Pocas veces he leído un libro tan estremecedor, que tan claramente presentara el porvenir que nos espera si seguimos siendo tan suicidas y estúpidos de repletar el mundo de centrales nucleares que podrían desaparecernos, como a las víctimas de Chernóbil, en una escabechina mundial, de la que no se escaparía nadie, salvo, tal vez, alguna especie de bacterias medio seres vivientes, medio piedras.
La mujer que lo escribió, Svetlana Alexiévich, está frente a mí y no ha perdido la razón escribiendo esas páginas explosivas. Come despacio, con algún apetito, apartando los velos que le cubren a medias la cara, y que, según las lenguas viperinas, se deben a las radiaciones que sufrió mientras recolectaba aquellos materiales de Chernóbil. No es cierto, por supuesto. Tiene la cara limpia y diáfana. Pasando por el ruso y el inglés, que ella apenas chapurrea, le digo que su libro me dejó desvelado varias noches, y ella me pregunta por los incas. ¿Existe mucha literatura sobre su mitología? Le digo que sí, pero, como aquellos no conocían la escritura, fueron los cronistas españoles los que recogieron los primeros testimonios sobre los dioses y milagros del Incario. Svetlana no conoce América Latina y le gustaría ir allá, alguna vez.
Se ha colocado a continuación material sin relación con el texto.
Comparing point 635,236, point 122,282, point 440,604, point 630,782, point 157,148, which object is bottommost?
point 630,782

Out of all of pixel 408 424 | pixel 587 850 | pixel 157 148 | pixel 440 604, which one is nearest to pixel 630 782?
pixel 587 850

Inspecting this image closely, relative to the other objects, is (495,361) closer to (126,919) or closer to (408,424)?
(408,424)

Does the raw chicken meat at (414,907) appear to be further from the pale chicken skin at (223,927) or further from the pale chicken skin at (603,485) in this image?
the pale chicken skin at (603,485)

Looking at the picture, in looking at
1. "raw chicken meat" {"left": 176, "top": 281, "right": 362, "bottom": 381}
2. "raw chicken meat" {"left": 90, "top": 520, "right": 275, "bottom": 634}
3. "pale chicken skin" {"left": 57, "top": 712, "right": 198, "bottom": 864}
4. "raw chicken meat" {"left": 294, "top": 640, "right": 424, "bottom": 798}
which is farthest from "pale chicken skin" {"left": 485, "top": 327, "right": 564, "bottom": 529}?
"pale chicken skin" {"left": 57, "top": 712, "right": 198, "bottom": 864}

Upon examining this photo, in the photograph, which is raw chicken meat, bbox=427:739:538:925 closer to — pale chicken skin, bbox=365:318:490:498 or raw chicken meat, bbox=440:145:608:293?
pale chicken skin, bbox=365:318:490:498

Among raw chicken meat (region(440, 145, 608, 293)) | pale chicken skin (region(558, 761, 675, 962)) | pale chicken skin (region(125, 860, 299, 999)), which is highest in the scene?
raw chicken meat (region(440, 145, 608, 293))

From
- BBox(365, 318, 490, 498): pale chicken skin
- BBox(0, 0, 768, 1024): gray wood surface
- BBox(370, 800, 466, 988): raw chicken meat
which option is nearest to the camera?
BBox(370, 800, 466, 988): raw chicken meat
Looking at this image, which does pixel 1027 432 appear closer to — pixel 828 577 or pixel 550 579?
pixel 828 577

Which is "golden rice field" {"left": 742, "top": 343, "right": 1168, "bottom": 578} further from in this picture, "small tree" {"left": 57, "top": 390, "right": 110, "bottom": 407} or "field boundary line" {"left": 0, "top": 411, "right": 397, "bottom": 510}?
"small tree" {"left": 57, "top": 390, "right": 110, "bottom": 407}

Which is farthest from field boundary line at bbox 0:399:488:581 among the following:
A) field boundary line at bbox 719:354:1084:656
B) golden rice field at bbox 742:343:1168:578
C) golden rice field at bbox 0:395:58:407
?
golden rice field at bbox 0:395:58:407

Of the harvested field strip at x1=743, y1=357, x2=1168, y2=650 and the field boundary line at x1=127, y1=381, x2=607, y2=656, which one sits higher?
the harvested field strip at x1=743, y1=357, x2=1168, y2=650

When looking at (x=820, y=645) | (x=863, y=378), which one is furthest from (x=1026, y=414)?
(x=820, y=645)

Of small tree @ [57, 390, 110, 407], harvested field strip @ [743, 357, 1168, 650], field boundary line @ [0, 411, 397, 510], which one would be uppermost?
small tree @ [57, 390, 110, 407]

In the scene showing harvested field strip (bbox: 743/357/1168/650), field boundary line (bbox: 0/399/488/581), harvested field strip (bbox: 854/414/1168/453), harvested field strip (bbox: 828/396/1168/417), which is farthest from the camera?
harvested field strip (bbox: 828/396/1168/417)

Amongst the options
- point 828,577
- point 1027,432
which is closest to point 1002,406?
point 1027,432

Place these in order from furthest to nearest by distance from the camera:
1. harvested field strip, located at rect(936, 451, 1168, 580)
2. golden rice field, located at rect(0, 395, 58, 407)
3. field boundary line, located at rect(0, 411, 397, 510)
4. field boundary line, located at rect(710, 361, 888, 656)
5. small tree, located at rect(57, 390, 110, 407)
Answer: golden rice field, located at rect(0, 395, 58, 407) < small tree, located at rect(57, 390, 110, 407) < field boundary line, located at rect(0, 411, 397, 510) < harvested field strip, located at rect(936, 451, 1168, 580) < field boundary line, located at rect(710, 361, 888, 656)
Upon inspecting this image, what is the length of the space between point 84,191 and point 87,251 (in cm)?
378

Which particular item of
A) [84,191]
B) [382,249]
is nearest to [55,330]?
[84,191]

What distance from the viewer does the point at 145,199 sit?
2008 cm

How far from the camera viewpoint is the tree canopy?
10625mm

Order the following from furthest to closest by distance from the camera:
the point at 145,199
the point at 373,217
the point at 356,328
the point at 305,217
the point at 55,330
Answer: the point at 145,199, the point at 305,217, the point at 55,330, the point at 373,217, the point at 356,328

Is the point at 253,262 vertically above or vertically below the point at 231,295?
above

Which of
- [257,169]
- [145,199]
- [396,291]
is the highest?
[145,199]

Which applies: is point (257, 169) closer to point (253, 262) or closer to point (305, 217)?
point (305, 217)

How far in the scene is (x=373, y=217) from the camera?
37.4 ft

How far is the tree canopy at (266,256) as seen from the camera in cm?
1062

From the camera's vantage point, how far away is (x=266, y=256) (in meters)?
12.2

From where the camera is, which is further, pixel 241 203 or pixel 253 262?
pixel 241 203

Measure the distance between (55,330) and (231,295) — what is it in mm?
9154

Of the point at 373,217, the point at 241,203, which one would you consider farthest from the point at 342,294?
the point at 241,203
No le pregunto, por supuesto, lo que en su libro no dice y tampoco en la espléndida serie que se hizo sobre él, y que nadie sabe y que, por supuesto, nunca nadie sabrá: ¿qué fue exactamente lo que pasó en Chernóbil aquella noche de espanto? ¿Quién tuvo la culpa? ¿Fue un error humano? ¿Fue una máquina mal concebida? ¿Por qué explotó aquello que no debía explotar en ningún caso? Eran las preguntas que se hacían todos, empezando por Gorbachov, y que tanto en el libro como en la película subyacen a esa encuesta extraordinaria y casi perfecta de la que resultaron las Voces de Chernóbil. Preguntas que no tienen respuesta por una razón obvia pero inmencionable. Nadie lo sabe, o, mejor dicho, todos lo saben, pero no se puede ni se debe decir. ¿Por qué? Por una razón muy sencilla: porque todos somos culpables a la vez, por acción o por falta de acción. Desde el funcionario de última categoría que falseaba sus informaciones para ponerse en valor y justificarse en su trabajo, hasta el director de la central que hacía lo mismo, y por las mismas razones que el último de sus empleadillos, para hacer saber a sus jefes que allí sí marchaban bien las cosas, porque había alguien que sabía hacer su trabajo, etcétera. Todos alteraban un poquito o mucho la verdad, porque no podían hacer otra cosa sin debilitarse y volverse vulnerables a las sanciones y a la silenciosa lucha contra todos que era la vida dentro del sistema. ¿Quién, qué falló? Todos y ninguno, nadie falló, simplemente ocurrió así, y no es posible ni conveniente perder el tiempo tratando de averiguarlo. Lo mejor —y en eso están la genialidad del libro y de la serie— es callar y tratar de hacer frente a las consecuencias de lo ocurrido, aunque sea suicidándose, como ese profesor que se vuela la tapa de los sesos, después de descalzarse, como todas las noches.
Me despido de Svetlana Alexiévich diciéndole que la admiro mucho, que pocos escritores han hecho por la literatura de este tiempo lo que ella escribiendo un libro que creía era sólo periodismo.